There is mounting evidence that the Uyghur population and other ethnic minorities in Xinjiang Uyghur Autonomous Region (XUAR) have been the subject of systematic human rights violations, including forced labour, sanctioned by the Government of the People’s Republic of China. There is also compelling evidence that many major companies in the fashion, retail, media and technology sectors with large footprints in the UK are complicit in the forced labour of Uyghurs in Xinjiang.
This report examines the extent to which the forced labour of Uyghurs and other ethnic minority groups in the Xinjiang is contributing to UK value chains. It also makes a series of recommendations to the Department for Business, Energy and Industrial Strategy (BEIS) for ensuring that UK businesses do not profit from human rights abuses.

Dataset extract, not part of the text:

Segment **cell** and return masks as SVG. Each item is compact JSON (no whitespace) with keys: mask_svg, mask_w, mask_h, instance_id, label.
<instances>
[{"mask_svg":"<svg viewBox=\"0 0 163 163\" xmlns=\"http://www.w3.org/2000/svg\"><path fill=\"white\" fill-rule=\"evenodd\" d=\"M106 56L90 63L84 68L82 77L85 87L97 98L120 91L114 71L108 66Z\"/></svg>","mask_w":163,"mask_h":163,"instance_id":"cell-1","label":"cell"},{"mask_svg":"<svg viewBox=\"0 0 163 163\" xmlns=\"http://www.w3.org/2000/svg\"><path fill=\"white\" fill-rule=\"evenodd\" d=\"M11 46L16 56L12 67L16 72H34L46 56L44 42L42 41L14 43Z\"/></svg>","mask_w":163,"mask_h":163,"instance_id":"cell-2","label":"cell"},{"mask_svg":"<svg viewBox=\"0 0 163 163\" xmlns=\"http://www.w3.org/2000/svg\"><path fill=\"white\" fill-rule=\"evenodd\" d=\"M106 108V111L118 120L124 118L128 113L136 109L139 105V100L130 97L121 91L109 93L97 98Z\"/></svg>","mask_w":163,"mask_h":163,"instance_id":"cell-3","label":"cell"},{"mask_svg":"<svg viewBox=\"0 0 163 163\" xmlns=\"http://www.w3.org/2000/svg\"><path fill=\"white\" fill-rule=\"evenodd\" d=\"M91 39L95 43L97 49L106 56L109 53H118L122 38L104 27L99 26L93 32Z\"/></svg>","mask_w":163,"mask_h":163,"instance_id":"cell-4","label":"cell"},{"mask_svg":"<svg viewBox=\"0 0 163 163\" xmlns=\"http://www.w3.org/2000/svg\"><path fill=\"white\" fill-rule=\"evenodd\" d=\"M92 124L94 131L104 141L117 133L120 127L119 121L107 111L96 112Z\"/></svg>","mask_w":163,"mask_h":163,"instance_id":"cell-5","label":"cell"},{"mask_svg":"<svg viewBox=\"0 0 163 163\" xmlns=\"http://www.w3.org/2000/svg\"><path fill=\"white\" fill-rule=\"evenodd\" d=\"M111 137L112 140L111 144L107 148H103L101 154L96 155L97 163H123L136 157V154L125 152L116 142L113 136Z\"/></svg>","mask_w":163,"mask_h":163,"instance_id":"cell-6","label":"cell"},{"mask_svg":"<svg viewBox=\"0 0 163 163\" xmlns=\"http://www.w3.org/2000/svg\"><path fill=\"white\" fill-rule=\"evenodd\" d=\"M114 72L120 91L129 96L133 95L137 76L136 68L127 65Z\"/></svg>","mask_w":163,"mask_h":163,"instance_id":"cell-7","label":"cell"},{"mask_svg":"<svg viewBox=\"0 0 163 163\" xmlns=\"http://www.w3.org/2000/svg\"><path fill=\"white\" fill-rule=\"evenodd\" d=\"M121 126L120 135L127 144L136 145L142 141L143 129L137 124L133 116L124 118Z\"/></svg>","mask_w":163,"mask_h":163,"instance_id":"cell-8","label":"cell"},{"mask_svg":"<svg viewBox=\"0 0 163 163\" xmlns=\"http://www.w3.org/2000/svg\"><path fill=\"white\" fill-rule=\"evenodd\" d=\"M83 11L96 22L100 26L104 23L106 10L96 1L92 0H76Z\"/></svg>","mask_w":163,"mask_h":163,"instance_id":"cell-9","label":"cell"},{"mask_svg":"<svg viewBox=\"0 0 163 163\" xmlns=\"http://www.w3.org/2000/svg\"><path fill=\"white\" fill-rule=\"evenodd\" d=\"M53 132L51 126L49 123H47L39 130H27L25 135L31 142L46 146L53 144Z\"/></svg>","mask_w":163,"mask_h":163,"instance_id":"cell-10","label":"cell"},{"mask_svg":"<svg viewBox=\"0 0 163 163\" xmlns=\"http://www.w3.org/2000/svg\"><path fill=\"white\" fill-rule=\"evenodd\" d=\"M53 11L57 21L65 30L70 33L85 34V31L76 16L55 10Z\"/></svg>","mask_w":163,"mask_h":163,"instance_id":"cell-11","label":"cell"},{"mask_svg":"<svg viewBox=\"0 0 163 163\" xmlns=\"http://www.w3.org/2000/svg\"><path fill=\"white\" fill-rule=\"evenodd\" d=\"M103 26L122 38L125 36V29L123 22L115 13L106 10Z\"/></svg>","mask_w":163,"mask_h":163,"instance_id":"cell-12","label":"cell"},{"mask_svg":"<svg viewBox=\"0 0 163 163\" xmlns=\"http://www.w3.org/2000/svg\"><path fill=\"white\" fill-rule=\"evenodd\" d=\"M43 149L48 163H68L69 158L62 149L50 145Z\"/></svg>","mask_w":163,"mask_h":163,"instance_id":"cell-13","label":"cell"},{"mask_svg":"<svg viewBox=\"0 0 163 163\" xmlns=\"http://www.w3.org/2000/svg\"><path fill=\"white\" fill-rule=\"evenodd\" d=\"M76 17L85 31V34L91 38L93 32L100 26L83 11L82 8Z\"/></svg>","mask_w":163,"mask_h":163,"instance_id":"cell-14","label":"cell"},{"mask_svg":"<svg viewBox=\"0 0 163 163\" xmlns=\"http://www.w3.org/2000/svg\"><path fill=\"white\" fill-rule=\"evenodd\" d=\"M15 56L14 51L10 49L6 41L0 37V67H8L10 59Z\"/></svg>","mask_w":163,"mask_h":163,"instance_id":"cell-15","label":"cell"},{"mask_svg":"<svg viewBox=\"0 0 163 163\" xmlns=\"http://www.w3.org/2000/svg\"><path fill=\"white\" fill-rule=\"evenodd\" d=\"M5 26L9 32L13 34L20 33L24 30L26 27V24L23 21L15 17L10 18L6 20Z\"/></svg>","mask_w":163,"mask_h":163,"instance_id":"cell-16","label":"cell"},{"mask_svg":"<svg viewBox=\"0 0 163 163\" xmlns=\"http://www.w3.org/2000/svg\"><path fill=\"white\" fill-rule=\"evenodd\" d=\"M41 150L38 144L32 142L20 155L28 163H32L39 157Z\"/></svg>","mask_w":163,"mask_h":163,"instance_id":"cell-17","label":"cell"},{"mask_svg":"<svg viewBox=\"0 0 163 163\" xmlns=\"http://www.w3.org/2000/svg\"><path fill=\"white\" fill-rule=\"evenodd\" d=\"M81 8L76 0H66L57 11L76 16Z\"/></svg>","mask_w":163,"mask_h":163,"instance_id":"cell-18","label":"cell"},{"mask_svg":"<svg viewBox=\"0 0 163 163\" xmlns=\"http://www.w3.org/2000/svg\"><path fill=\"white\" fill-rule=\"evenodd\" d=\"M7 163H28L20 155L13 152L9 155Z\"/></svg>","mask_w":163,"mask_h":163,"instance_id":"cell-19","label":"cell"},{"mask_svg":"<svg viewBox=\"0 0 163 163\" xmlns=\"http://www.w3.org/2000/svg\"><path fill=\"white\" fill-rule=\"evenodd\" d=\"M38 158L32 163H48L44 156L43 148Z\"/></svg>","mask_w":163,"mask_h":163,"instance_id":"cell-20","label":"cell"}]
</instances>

We received evidence from several companies laying out the steps they have taken to deliver transparency in their supply chains and to ensure they are not profiting from human rights abuses in Xinjiang and other parts of the world. However, we remain deeply concerned that companies selling to millions of British customers cannot guarantee that their supply chains are free from forced labour, and that modern slavery legislation and BEIS Department policy are not fit for purpose in tackling this serious situation.
Given the Government’s admission that the situation facing the Uyghur people in Xinjiang is harrowing and that international supply chains are likely to be complicit in the perpetuation of forced labour in the region, we are disappointed by the lack of meaningful action that has been taken in relation to these crimes.
This report lays out a series of recommendations to the BEIS Department designed to strengthen anti-modern slavery requirements for businesses and to develop new policies for compelling companies to ensure that forced labour play no part in their supply chains. We recommend that a Director-led Working Group be established by the Department to produce a policy framework for creating a whitelist and blacklist of companies which do and do not meet their obligations to uphold human rights throughout their supply chains.
We also recommend that the Government accelerates proposals to amend and strengthen the Modern Slavery Act 2015, to enhance the transparency and accessibility of modern slavery statements and to develop options for civil penalties in the event of non-compliance. Furthermore, the BEIS Department should commit to full transparency in terms of official development assistance channelled to China and, in collaboration with other departments, fully assess the options for introducing targeted sanctions against Chinese and international businesses implicated in human rights abuses and the exploitation of Uyghurs in Xinjiang.